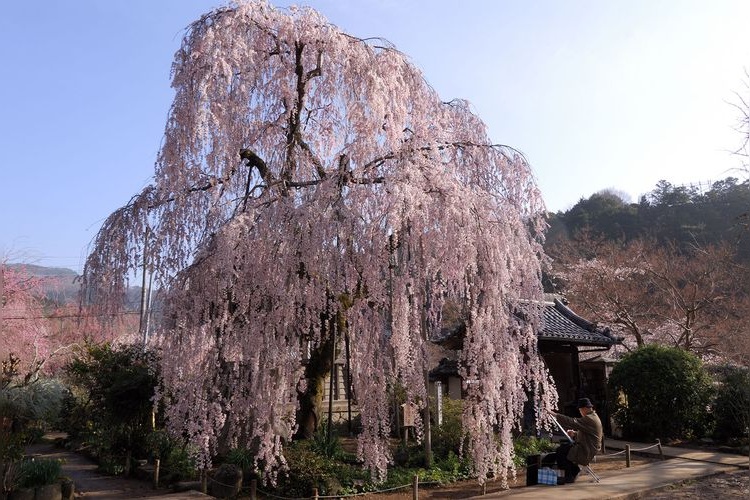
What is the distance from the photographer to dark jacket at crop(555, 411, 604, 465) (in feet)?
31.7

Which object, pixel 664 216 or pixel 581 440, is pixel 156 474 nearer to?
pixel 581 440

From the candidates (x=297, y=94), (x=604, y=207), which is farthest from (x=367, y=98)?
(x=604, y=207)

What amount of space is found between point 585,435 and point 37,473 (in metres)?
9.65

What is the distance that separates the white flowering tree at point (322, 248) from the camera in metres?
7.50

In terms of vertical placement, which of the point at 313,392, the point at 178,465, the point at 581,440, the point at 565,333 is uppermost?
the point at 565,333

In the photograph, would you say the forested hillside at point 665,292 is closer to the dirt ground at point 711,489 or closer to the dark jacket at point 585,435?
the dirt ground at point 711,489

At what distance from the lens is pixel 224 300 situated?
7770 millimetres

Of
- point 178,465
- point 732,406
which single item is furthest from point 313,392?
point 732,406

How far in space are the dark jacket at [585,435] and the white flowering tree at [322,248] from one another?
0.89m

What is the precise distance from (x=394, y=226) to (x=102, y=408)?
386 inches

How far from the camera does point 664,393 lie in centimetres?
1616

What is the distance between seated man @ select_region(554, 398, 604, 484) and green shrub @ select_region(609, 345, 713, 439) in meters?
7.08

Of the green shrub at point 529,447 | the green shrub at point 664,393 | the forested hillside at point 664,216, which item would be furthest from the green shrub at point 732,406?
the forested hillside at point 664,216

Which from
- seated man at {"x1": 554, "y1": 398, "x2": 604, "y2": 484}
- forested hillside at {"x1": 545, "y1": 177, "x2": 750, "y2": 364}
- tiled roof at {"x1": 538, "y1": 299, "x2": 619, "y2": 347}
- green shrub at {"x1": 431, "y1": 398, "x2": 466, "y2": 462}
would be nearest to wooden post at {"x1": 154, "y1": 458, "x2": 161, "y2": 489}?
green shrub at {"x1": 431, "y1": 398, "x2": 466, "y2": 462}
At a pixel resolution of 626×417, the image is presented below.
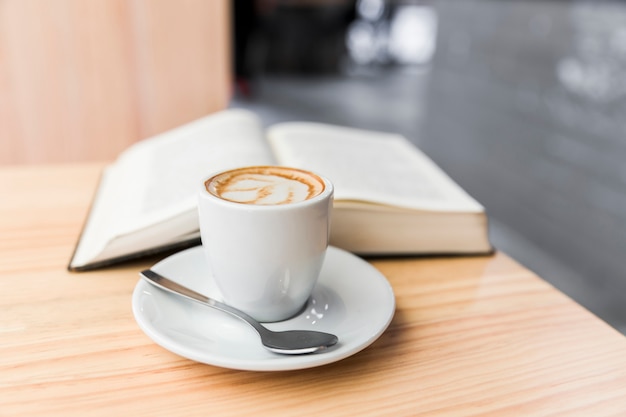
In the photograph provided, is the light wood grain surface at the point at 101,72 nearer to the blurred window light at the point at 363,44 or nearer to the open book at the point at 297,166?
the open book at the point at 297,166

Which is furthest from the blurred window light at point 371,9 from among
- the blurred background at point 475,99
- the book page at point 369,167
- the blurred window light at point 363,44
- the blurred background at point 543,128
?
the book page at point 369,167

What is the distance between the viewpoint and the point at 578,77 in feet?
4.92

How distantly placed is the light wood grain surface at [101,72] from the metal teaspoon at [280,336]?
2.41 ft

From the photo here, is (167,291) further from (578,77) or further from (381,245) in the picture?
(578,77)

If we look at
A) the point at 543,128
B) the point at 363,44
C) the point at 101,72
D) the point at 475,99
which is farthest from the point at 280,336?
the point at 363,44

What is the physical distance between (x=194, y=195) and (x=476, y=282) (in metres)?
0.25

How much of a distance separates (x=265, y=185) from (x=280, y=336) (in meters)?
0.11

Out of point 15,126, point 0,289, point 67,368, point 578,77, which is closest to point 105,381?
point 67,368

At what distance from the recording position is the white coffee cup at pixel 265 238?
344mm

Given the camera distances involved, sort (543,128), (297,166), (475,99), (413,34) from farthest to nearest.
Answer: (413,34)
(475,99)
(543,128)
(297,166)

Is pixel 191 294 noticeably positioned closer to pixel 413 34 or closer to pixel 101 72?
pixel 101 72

**Problema:** Por favor, converta em uma tabela Markdown as linhas que começam na que contém "In terms of" e vão até a que contém "7770 millimetres", ambas incluídas. Use as colunas "Número" e "Linha" e deixe de fora as linhas em branco.

**Resposta:**
| Número | Linha |
|---|---|
| 1 | In terms of vertical placement, which of the point at 313,392, the point at 178,465, the point at 581,440, the point at 565,333 is uppermost? |
| 2 | the point at 565,333 |
| 3 | In the photograph, would you say the forested hillside at point 665,292 is closer to the dirt ground at point 711,489 or closer to the dark jacket at point 585,435? |
| 4 | the dirt ground at point 711,489 |
| 5 | At what distance from the lens is pixel 224 300 situated? |
| 6 | 7770 millimetres |